获取当前类的名称？

How do I get the name of the class I am currently in?

Example:

def get_input(class_name):
    [do things]
    return class_name_result

class foo():
    input = get_input([class name goes here])

Due to the nature of the program I am interfacing with (vistrails), I cannot use __init__() to initialize input.

obj.__class__.__name__ will get you any objects name, so you can do this:

class Clazz():
    def getName(self):
        return self.__class__.__name__

Usage:

>>> c = Clazz()
>>> c.getName()
'Clazz'

Within the body of a class, the class name isn’t defined yet, so it is not available. Can you not simply type the name of the class? Maybe you need to say more about the problem so we can find a solution for you.

I would create a metaclass to do this work for you. It’s invoked at class creation time (conceptually at the very end of the class: block), and can manipulate the class being created. I haven’t tested this:

class InputAssigningMetaclass(type):
    def __new__(cls, name, bases, attrs):
        cls.input = get_input(name)
        return super(MyType, cls).__new__(cls, name, bases, newattrs)

class MyBaseFoo(object):
    __metaclass__ = InputAssigningMetaclass

class foo(MyBaseFoo):
    # etc, no need to create 'input'

class foo2(MyBaseFoo):
    # etc, no need to create 'input'

You can access it by the class’ private attributes:

cls_name = self.__class__.__name__

EDIT:

As said by Ned Batcheler, this wouldn’t work in the class body, but it would in a method.

PEP 3155 introduced __qualname__, which was implemented in Python 3.3.

For top-level functions and classes, the __qualname__ attribute is equal to the __name__ attribute.
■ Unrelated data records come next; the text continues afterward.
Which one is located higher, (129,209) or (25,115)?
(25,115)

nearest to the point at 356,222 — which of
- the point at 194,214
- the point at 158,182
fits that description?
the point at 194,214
For nested classes, methods, and nested functions, the __qualname__ attribute contains a dotted path leading to the object from the module top-level.

It is accessible from within the very definition of a class or a function, so for instance:

class Foo:
    print(__qualname__)

will effectively print Foo. You’ll get the fully qualified name (excluding the module’s name), so you might want to split it on the . character.

However, there is no way to get an actual handle on the class being defined.

>>> class Foo:
...     print('Foo' in globals())
... 
False

EDIT: Yes, you can; but you have to cheat: The currently running class name is present on the call stack, and the traceback module allows you to access the stack.

>>> import traceback
>>> def get_input(class_name):
...     return class_name.encode('rot13')
... 
>>> class foo(object):
...      _name = traceback.extract_stack()[-1][2]
...     input = get_input(_name)
... 
>>> 
>>> foo.input
'sbb'

However, I wouldn’t do this; My original answer is still my own preference as a solution. Original answer:

probably the very simplest solution is to use a decorator, which is similar to Ned’s answer involving metaclasses, but less powerful (decorators are capable of black magic, but metaclasses are capable of ancient, occult black magic)

>>> def get_input(class_name):
...     return class_name.encode('rot13')
... 
>>> def inputize(cls):
...     cls.input = get_input(cls.__name__)
...     return cls
... 
>>> @inputize
... class foo(object):
...     pass
... 
>>> foo.input
'sbb'
>>> 

import sys

def class_meta(frame):
    class_context = '__module__' in frame.f_locals
    assert class_context, 'Frame is not a class context'

    module_name = frame.f_locals['__module__']
    class_name = frame.f_code.co_name
    return module_name, class_name

def print_class_path():
    print('%s.%s' % class_meta(sys._getframe(1)))

class MyClass(object):
    print_class_path()

I think, it should be like this:

    class foo():
        input = get_input(__qualname__)